Business ownership entails moral responsibilities to the larger society that requires it to create opportunities for work and add to the common good. In Economic Justice for All, the bishops point out that work is so important that "all who can work are obliged to do so." John Paul II in Centesimus Annus adds this corollary: "The obligation to earn one's bread by the sweat of one's brow also presumes the right to do so. A society in which this right is systematically denied, in which economic policies do not allow workers to reach satisfactory levels of employment, cannot be justified from an ethical point of view, nor can that society attain social peace."

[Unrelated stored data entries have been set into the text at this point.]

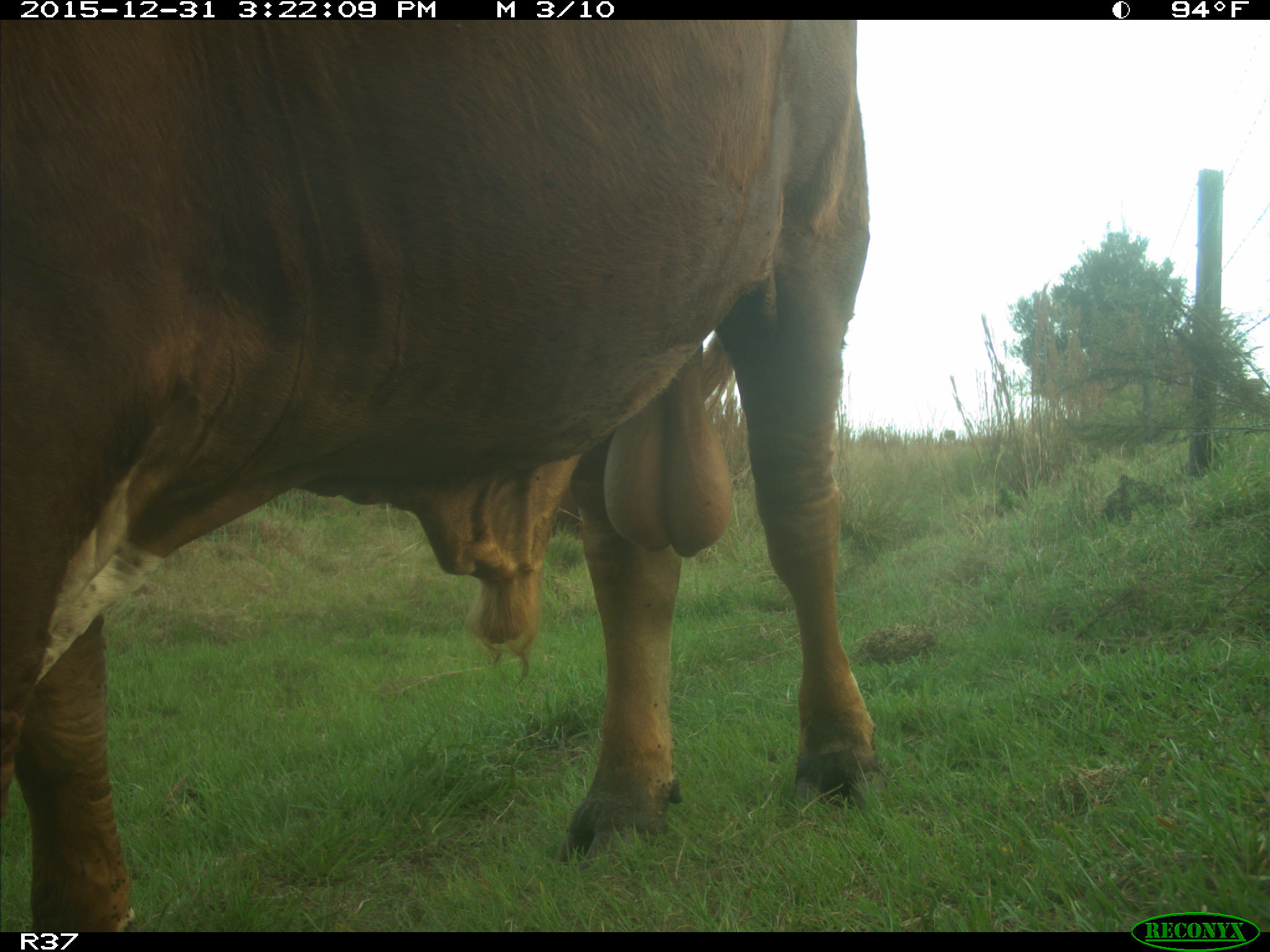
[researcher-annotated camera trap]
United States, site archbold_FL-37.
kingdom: Animalia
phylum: Chordata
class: Mammalia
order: Artiodactyla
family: Bovidae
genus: Bos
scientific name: Bos taurus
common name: domestic cow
Bos taurus (domestic cow).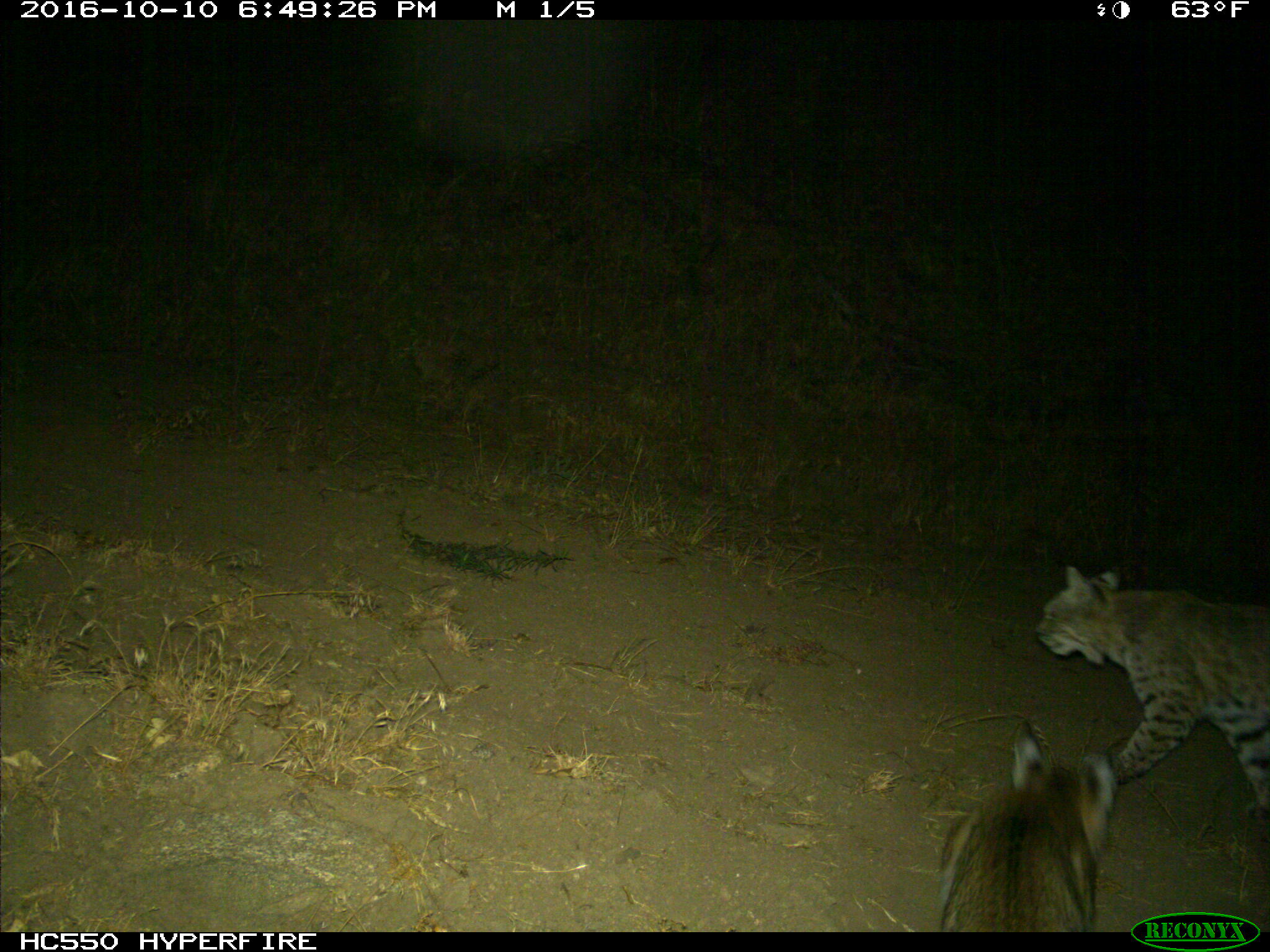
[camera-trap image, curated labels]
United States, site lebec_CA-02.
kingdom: Animalia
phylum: Chordata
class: Mammalia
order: Carnivora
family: Felidae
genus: Lynx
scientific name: Lynx rufus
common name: bobcat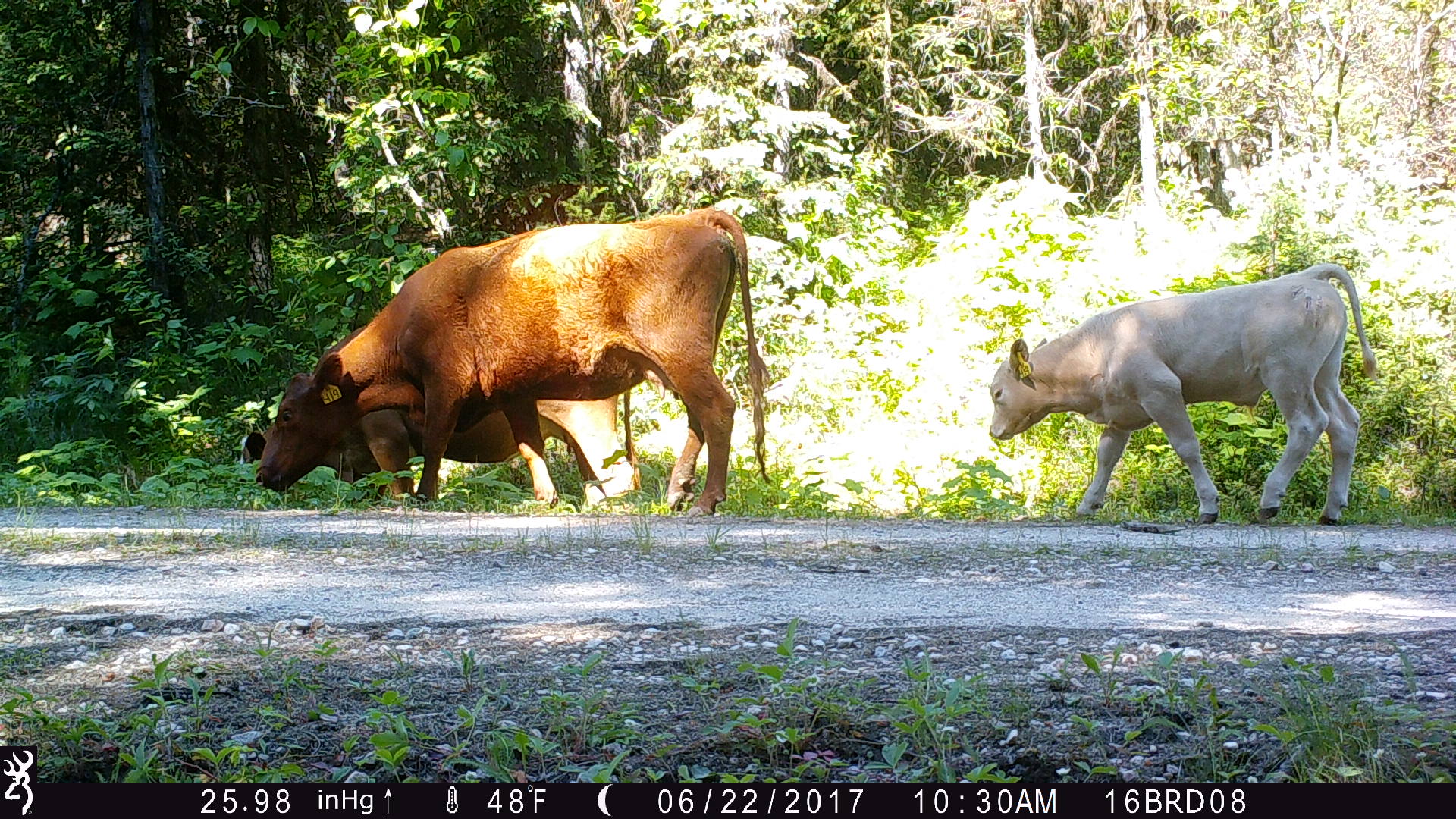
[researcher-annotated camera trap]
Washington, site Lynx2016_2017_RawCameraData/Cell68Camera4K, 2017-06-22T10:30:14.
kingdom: Animalia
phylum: Chordata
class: Mammalia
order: Artiodactyla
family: Bovidae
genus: Bos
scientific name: Bos taurus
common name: domestic cattle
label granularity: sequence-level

As America produces less things, products, manufactured goods, etc. and produces more ideas, services, and intangibles the nature of businesses and work changes. Those who possess skills, technology, and know-how become as important as landowners in years past. Work must not only provide for our own needs, but those of our families, our community, our nation, and all humanity.
A person is due -- at whatever task, in whatever job, by the very fact of their humanity -- both the possibility to survive and the possibility to contribute to the common good. The old adage "an honest day's work for an honest day's pay" implies a social contract between an employee and employer. It also recognize the responsibility of employers and society to workers. Society must affirm this contract by ensuring that everyone who can work has the opportunity to do so. On the other hand, every business -- regardless of its size, function, or organization -- must respect the basic human rights of workers which include a living wage sufficient to support a family, old age and unemployment protection, a decent work environment, and the right to organize and bargain collectively.
On this Labor Day, we call on leaders of business and labor, government and other mediating organizations to reflect on the human consequences and moral dimensions of our changing economy. All must seek to renew the social contract which offers dignity to workers and puts work at the center of our national economic life.